Philadelphia joins Berkeley, California, in the vanguard of cities green-lighting a surcharge on sweetened carbonated beverages. Next up? San Francisco, which is not only placing a soda tax on a November ballot, but seeking to introduce labeling warning of deleterious health effects of soft-drink consumption. Residents of Boulder, Colorado, may also see the question of a soft-drink tax added to a November voting slate.
Margins, marketing, and Muhtar Kent's observation
It certainly seems that long-term consumption declines, coupled with health concern-propelled taxes, will continue to depress industry volumes. Yet if a groundswell of punitive taxing becomes reality, I believe it will benefit Coca-Cola over the long run.
Such a trend will, in the words of the immortal T.S. Eliot, "force the moment to its crisis," and cure the company of its ambivalence. The soft drink known as brand Coke will surely remain a universal emblem in our culture, but higher taxes will motivate Coca-Cola executives to speed the shift to still beverages in the company's drink portfolio.
Economically, the spread of soda taxes has two implications for Coca-Cola. First, and most obviously, it raises the company's profit hurdle. Again, Philadelphia's 1.5 cent tax is applied per ounce, meaning that the price of a 16 oz. bottle of Coke will increase by $0.24.
Assuming a ballpark price of $1.15 for a 16 oz. Coke, that's an enormous 22% surcharge. Similarly sized cities instituting anything close to the Philadelphia tax will create a meaningful margin drag for Coca-Cola if it absorbs the retail price hike itself. And if the company passes on some or all of the increase to customers, it faces a potential demand drag. Either way, widespread initiatives of this sort will impact the company's operating leverage negatively.
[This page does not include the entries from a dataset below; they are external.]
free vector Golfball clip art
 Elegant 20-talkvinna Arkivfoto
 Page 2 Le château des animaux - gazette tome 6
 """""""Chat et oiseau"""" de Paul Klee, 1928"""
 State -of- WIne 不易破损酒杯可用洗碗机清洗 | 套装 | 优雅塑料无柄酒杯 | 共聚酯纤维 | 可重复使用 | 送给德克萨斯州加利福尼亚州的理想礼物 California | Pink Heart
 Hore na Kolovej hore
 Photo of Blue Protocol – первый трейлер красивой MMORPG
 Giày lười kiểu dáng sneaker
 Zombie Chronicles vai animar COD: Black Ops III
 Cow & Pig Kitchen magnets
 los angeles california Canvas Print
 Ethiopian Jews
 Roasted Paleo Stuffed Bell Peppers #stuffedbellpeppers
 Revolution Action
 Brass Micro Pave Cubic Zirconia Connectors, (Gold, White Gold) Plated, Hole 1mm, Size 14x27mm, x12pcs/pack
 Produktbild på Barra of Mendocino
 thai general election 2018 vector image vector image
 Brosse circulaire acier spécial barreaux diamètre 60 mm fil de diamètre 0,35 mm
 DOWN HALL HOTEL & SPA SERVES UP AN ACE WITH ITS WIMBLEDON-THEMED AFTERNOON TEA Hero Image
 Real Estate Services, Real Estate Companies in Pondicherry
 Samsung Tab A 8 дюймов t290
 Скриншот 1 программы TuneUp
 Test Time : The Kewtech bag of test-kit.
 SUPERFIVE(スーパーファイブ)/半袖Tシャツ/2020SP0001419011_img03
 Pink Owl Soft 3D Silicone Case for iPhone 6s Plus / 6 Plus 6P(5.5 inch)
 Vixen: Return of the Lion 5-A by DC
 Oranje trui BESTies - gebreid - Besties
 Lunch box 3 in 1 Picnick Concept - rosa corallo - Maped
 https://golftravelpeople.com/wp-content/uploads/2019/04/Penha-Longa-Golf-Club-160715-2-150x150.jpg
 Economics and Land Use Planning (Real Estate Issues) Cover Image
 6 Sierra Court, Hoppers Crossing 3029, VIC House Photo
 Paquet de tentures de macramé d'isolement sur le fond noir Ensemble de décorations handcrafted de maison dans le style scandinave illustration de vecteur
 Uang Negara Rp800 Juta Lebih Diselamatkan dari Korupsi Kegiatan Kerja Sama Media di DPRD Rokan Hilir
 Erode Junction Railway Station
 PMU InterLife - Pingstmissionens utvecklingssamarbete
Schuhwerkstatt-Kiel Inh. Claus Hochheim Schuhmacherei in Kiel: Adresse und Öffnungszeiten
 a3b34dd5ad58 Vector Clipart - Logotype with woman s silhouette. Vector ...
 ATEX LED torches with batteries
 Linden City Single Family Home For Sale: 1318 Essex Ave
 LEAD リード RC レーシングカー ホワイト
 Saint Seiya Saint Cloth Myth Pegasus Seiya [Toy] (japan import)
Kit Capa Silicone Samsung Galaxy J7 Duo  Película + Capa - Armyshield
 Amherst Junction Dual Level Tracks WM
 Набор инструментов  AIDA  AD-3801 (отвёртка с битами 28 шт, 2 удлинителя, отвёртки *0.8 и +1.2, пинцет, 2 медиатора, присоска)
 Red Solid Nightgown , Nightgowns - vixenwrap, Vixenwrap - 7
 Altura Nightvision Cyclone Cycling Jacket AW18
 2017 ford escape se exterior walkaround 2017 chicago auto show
The second implication is that a heavier burden will be placed on the beverage giant's marketing efforts. Coca-Cola has been able to keep global carbonated beverage volumes roughly flat during the last several quarters through increased marketing spends. But higher cash needs for the marketing procurement has proved a significant factor behind the ongoing productivity program introduced in 2014, which at the most recent revision, seeks to achieve $3 billion in annual cost savings by 2019.
While it's impressive that Coke can free up ample resources to at least hold its market position, rising soft-drink prices, negative publicity surrounding tax increases, or both, may make the typical customer less responsive to its marketing campaigns. This could lead to a worrisome scenario for management, in which incremental marketing spends lose efficacy. Spending additional dollars for the same revenue result would create another unwelcome weight on operating leverage.
In the near term, simple math indicates that Coca-Cola's business will remain all too reliant on sparkling beverages, as this group comprised 73% of the company's total global unit case volume last year. Yet, as CEO Muhtar Kent recently observed to analysts, fourteen out of Coca-Cola's twenty "billion dollar brands" are now still, not sparkling, beverages. The company's newest brand investment, a minority position in aloe water beverage label Aloe Gloe, is indicative of management's current mind-set -- and desire to broaden the horizon beyond legacy beverages.
In sum, when market forces are arrayed against your operating margin, it's helpful to take a hint. Coca-Cola understands that it has to take a more realistic approach to the growth of brand Coke. Further soda taxation should only strengthen the organization's resolve to diversify, proving that, often, catalysts that drive change can be positive when they're punitive.